RECORDS FOR THIS EXERCISE Start Marker
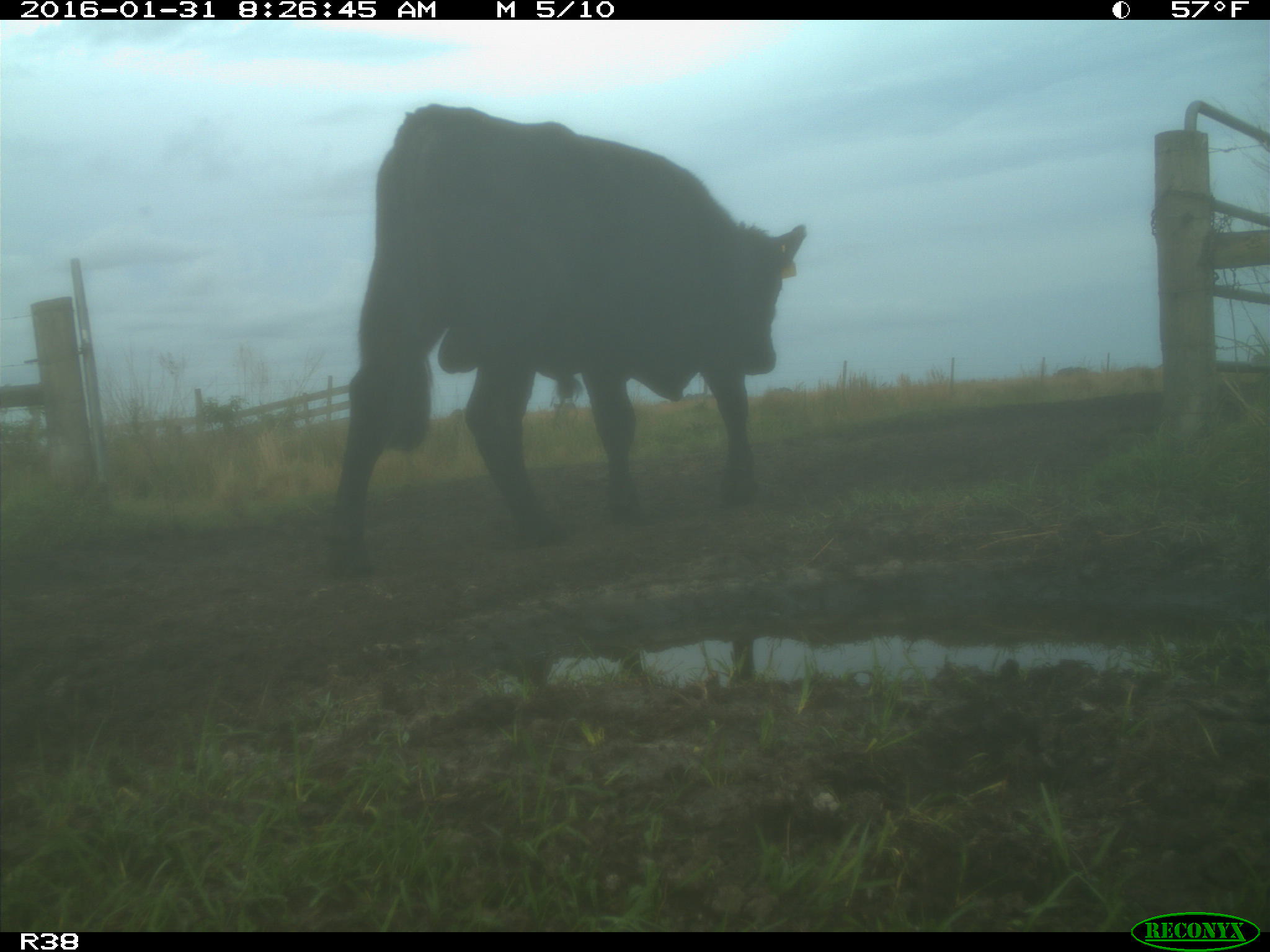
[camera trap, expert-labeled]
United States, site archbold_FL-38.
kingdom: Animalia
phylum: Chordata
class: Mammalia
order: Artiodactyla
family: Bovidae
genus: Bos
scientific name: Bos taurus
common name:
RECORDS FOR THIS EXERCISE End Marker
> [THE PROBLEM] Write out, word for word, the line containing "United States, site archbold_FL-38." and all the lines after it in the entries above, and nothing more.

> [SOLUTION TO THIS TASK]
United States, site archbold_FL-38.
kingdom: Animalia
phylum: Chordata
class: Mammalia
order: Artiodactyla
family: Bovidae
genus: Bos
scientific name: Bos taurus
common name:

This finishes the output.